The Root of AI Bias in Health Insurance – Insufficiently Diverse Input Data
AI is now becoming mainstream. You’re starting to see them integrated into as many workflows as possible. AI has really taken off in the administrative space and is going to continue to do so.
Among the industries that AI is taking over, lots of people are talking about artificial intelligence (AI) in healthcare these days, particularly algorithms that can identify individuals at risk for lung cancer. The hope is that AI will soon provide real-time healthcare recommendations. However, there is growing excitement that these tools can improve healthcare, but there is also a risk that they will perpetuate long-standing inequities.

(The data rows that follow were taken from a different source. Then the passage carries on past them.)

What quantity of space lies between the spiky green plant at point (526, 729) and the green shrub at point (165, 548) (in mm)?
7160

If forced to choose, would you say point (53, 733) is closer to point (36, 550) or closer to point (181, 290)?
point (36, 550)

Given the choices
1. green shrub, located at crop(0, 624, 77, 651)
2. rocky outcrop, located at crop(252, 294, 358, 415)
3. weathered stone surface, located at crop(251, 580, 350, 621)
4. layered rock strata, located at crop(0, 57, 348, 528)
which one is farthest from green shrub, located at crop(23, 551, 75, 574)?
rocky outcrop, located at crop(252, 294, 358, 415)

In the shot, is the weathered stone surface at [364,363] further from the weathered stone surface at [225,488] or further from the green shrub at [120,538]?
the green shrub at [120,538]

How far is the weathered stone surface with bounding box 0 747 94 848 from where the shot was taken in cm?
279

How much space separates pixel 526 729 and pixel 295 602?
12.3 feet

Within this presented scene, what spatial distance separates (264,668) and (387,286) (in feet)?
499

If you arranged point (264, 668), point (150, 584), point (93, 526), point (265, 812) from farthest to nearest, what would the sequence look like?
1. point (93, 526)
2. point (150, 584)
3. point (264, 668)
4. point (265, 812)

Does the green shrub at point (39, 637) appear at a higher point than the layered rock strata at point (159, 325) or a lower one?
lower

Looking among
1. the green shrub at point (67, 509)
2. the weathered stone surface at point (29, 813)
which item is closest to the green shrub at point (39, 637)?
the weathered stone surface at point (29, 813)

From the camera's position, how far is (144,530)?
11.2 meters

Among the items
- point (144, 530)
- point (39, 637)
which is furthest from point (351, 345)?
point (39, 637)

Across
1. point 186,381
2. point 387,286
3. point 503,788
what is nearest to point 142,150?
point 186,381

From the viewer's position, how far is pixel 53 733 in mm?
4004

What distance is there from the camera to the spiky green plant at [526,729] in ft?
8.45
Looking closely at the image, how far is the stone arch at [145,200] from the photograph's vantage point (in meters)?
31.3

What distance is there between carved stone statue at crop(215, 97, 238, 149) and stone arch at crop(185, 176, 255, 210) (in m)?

Before getting into those risks, let’s look at what AI can do to help healthcare, especially health insurance better.
How Can AI Take on the Pain Point of Health Insurance System?
The health insurance industry is facing many challenges such as privacy, increasing competition, rising costs, and an aging population. Managing prescription coverage benefits can be challenging today, especially if patient care involves a complicated illness or injury and multiple types of medication.
Healthcare fraud costs the US about $300 billion annually, with health insurance fraud roughly accounting for $100 billion. This fraud burden results in higher premiums for customers. AI models can effectively detect and prevent fraud by automating manual workflows. Insurers traditionally review claims manually, a time-consuming and inefficient process.
AI, particularly NLP-based models, can reduce the time required to identify suspicious claims by 75%, thus lowering the rate of reinvestigated claims from an unrealistic 70%.
According to Deloitte, up to 75% of customer service requests can be automated using chatbots, leading to a 40% reduction in customer service costs and freeing employees’ time by up to 97%. AI-driven chatbots, specifically trained for health insurance needs, can handle simple queries, extract relevant data to establish policies, and manage insurance claims.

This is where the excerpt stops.